Existen numerosos ejemplos de ello en Newton, Einstein, Kepler, Galileo, Bacon o Pascal. Todos ellos tuvieron que enfrentar sus revolucionarias teorías a su propio convencimiento, primero, al “magister dixit” de su tiempo, el que les tocara vivir, después, y a las ya obsoletas creencias a las que sus sociedades se aferraban en ese imparable dogma de fe que se llama opinión pública.
Posiblemente uno de los ejemplos más representativos de este conflicto entre moral y ciencia fue el caso de Charles Robert Darwin al sentar las bases de la teoría de la transmutación, posteriormente conocida como teoría de la evolución.
Es de sobra conocido que el Darwin que iniciara su viaje en el Beagle allá por 1.831 se disponía a ser formado como diácono en su regreso a las islas británicas. Su recorrido, principalmente de interés geológico, sería igualmente un viaje espiritual, de recogimiento y reflexión. Podemos decir que lo fue, y mucho. A su vuelta creyó haber vislumbrado una nueva manera de entender la historia de la tierra, de sus especies vivas y, posiblemente, del hombre.
Las críticas acudieron con celeridad y excesiva acidez. Cuando su ayudante, Syms Covington, presentó la teoría de su mentor en una de las sociedades científicas británicas, uno de los ponentes le preguntó si él descendía del mono por parte de su abuela materna o, si por el contrario, era por parte de su abuelo paterno.

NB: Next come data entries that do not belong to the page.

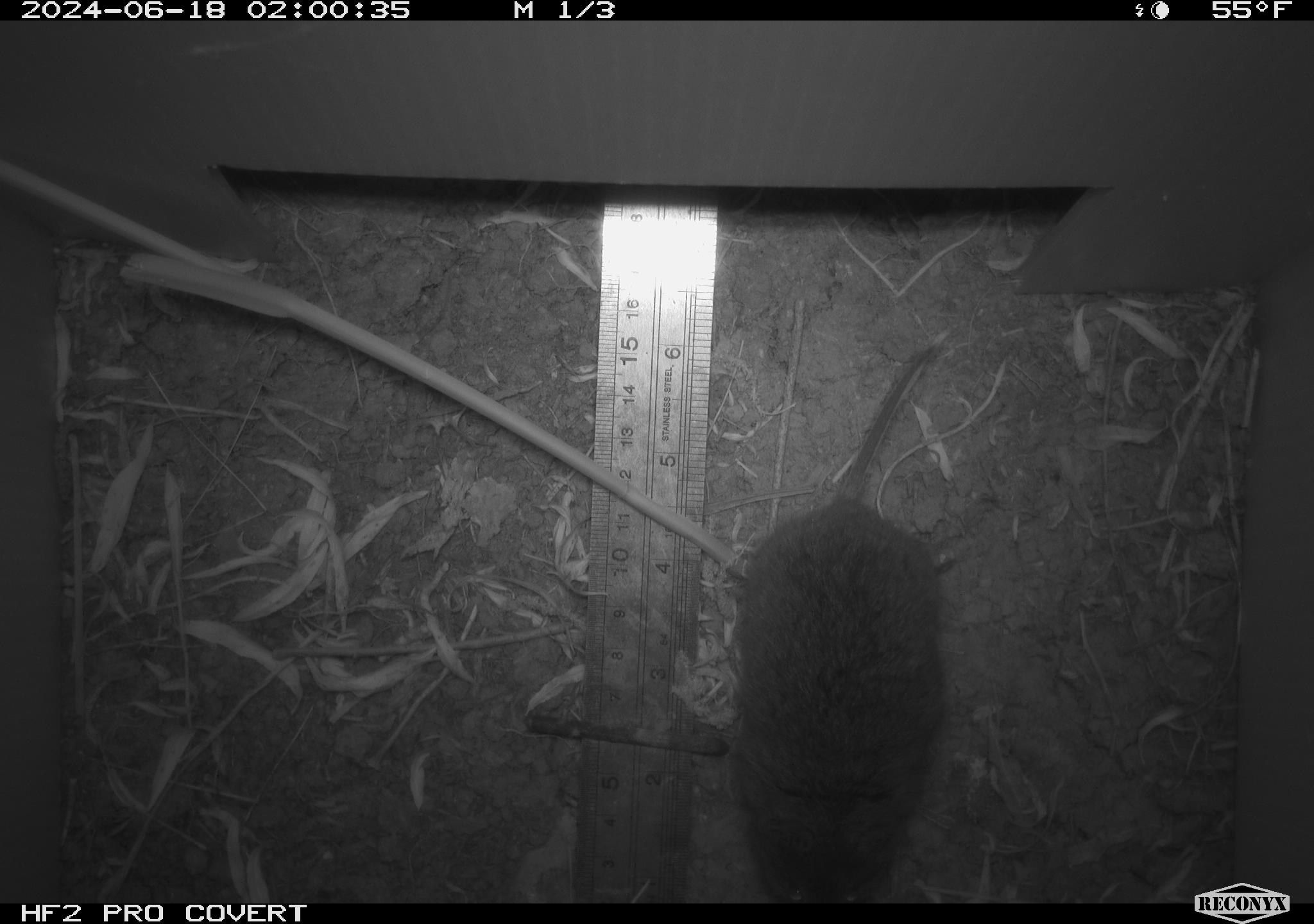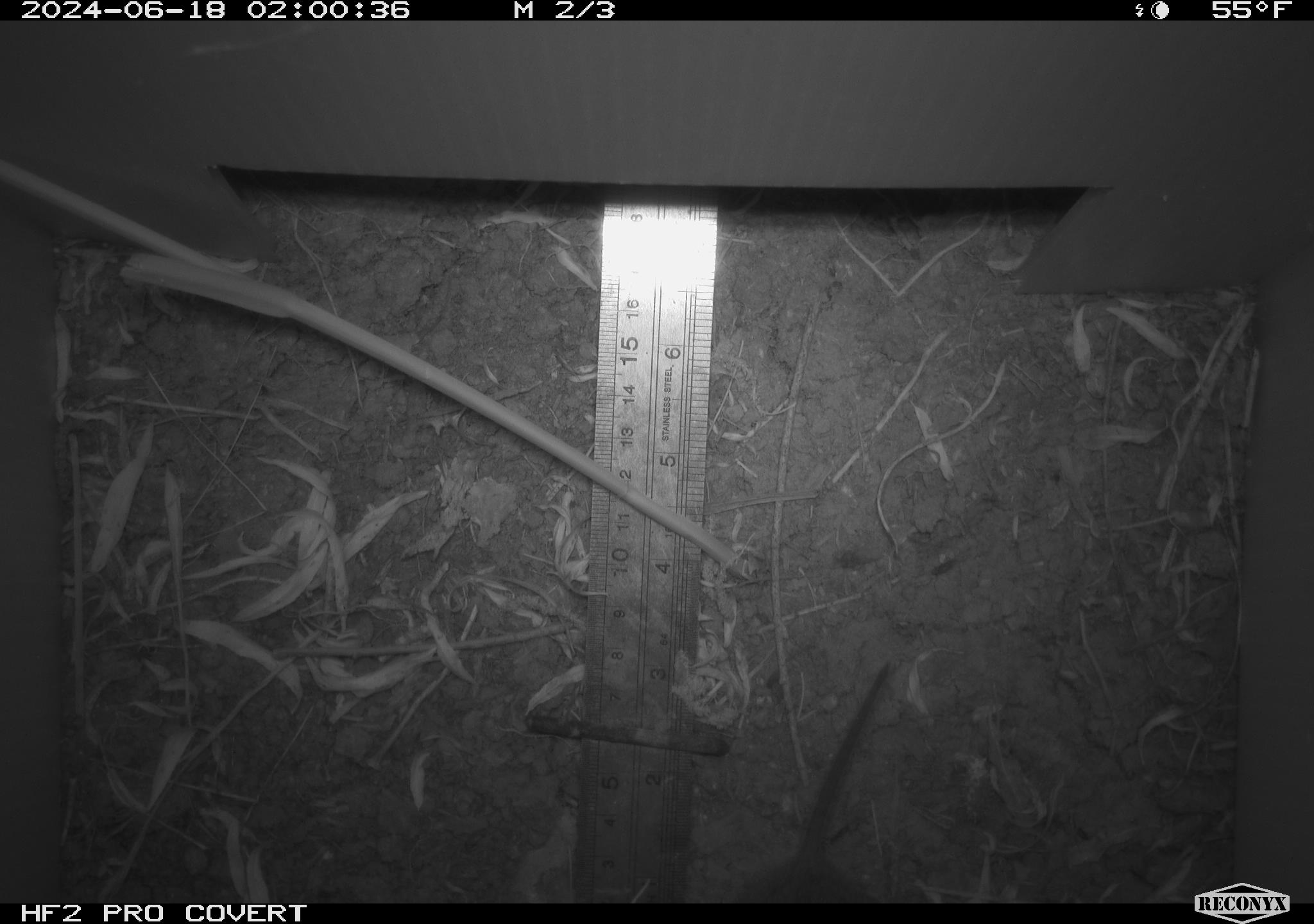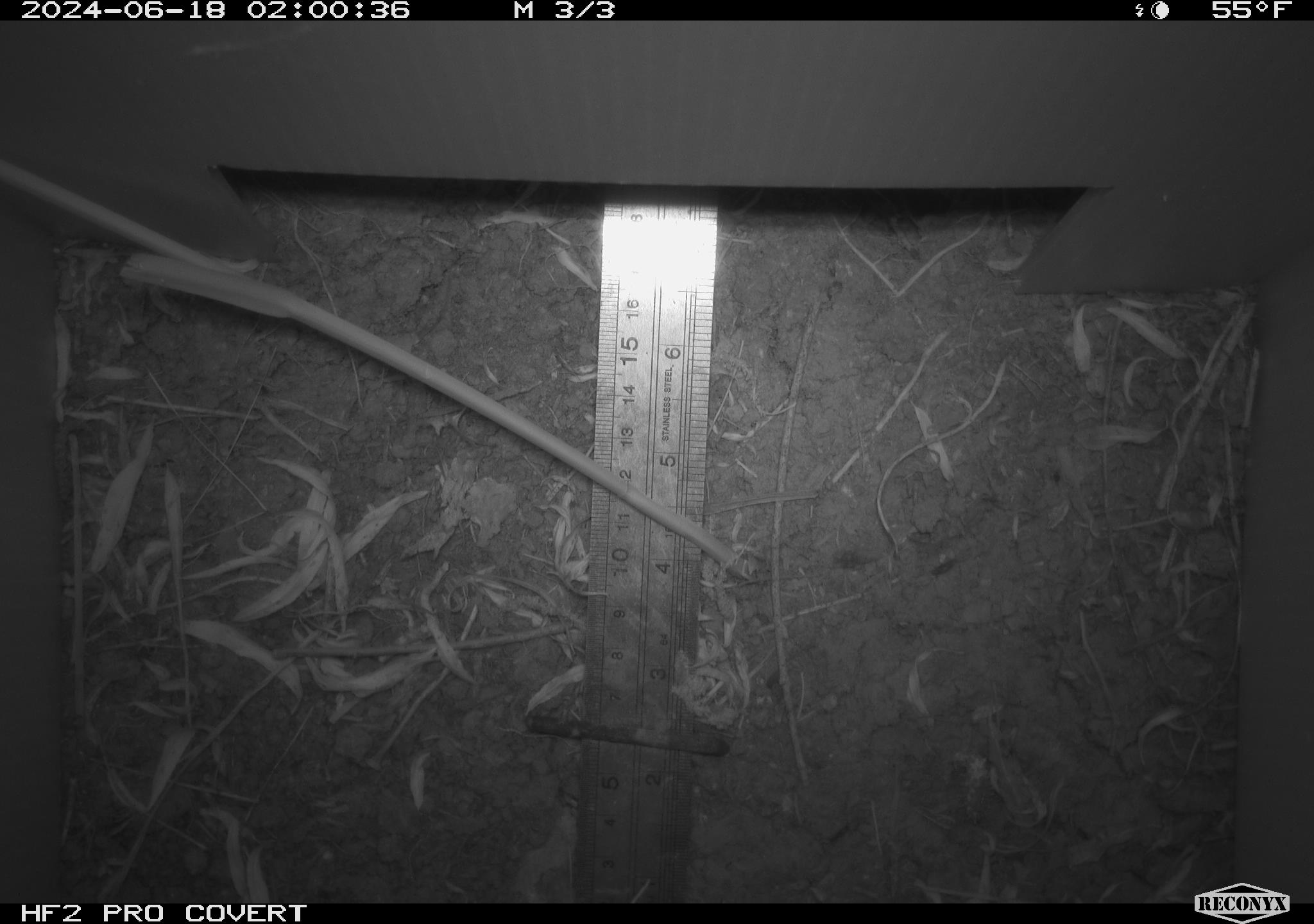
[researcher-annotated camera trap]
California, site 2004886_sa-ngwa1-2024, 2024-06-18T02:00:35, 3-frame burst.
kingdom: Animalia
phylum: Chordata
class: Mammalia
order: Rodentia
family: Cricetidae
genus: Microtus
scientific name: Microtus californicus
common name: california vole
California vole (Microtus californicus).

Covington contestó que probablemente prefería descender del mono a tener por antepasado a alguien que era capaz de bromear cuando trataba cuestiones científicas (ha trascendido con mayor fuerza la pregunta que la respuesta, claro está). Uno de los debates más apasionantes de la historia de la humanidad había comenzado.
Una de las cuestiones que se le plantearon al británico es la siguiente: Si todos y cada uno de los rasgos que definen a un ser vivo responden a criterios de utilidad y de selección natural, ¿es posible encontrar en los mismos capacidades o virtudes fútiles? O, planteado de otra manera: ¿sería válida la teoría de la evolución si se encontraran en la naturaleza un solo elemento cuya persistencia en el tiempo no responda a criterios de necesidad?

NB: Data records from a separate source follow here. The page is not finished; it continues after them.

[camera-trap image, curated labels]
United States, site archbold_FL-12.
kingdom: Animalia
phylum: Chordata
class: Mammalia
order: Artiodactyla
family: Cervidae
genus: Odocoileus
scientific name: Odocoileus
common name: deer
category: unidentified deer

Lo que los creacionistas estaban preguntando es que, si Dios existe y creó la tierra tal y como la conocemos para regocijo y disfrute propio y de la humanidad, entonces no necesariamente deben existir rasgos en la naturaleza cuyo objeto sea meramente contemplativo. Debe existir la belleza por la belleza. Debe existir el goce de contemplar un objeto por la mera satisfacción del alma.
Se puso como ejemplo la orquídea, por considerarse un ejemplo de esa belleza terrental carente de otra utilidad que la atención contemplativa. Y Darwin, dudaba. La misma duda que le había llevado a plantearse los principios fundamentales de sus propias creencias, ahora le atormentaba.
Si se demostraba la belleza existía, entonces todo habría sido en vano, y él solamente estaría equivocado.